Selected excerpt —
Minniece v. Jeter

65 Ala. 222 | Ala. | 1880

STONE, J.

— The judgment of the Circuit Court in this cause must be reversed, on certain points reserved in the court below to the introduction of evidence. The memorandum-book of expenses kept by Miss Jeter was improperly admitted. — Acklen’s Executor v. Hickman, 63 Ala. 494. That part of the answer of the witness Roberts, in these words : “ To the best of my judgment, I must say, that I was impressed with the idea, then, that it was of benefit to him and family, ” is mere conclusion, opinion, or conjecture, with no facts to support it, and should have been excluded. The two objections taken to parts of direct interrogatories three and five, propounded to plaintiff, were well taken; but they seem to have elicited no objectionable testimony.

The defendant pleaded the statute of limitations of the State of Mississippi, alleged to be six years, in bar of the recovery. The bill of exceptions does not set out the statute, and contains no statement of agreement that we may consult the statute-book. All that is said in the bill of exceptions, on this subject, is, “ The plaintiff then introduced in evidence the statutes of Mississippi. ” Eor what purpose this was done, and why done by plaintiff, we can not learn. This does not bring before us the statute of Mississippi relied on. — 1 Brick. Dig. 880, §§ 1096, 1099.

Collected data —
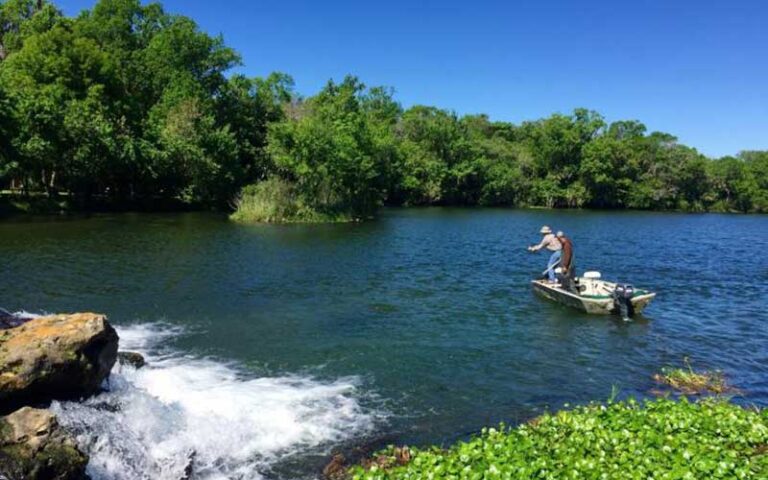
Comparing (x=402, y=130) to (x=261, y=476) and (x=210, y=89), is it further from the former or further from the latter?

Task statement —
Copy out the part of the Minniece v. Jeter opinion that starts at the words "65 Ala. 222" and stops after the words "no objectionable testimony.".

Response to this exercise —
65 Ala. 222 | Ala. | 1880

STONE, J.

— The judgment of the Circuit Court in this cause must be reversed, on certain points reserved in the court below to the introduction of evidence. The memorandum-book of expenses kept by Miss Jeter was improperly admitted. — Acklen’s Executor v. Hickman, 63 Ala. 494. That part of the answer of the witness Roberts, in these words : “ To the best of my judgment, I must say, that I was impressed with the idea, then, that it was of benefit to him and family, ” is mere conclusion, opinion, or conjecture, with no facts to support it, and should have been excluded. The two objections taken to parts of direct interrogatories three and five, propounded to plaintiff, were well taken; but they seem to have elicited no objectionable testimony.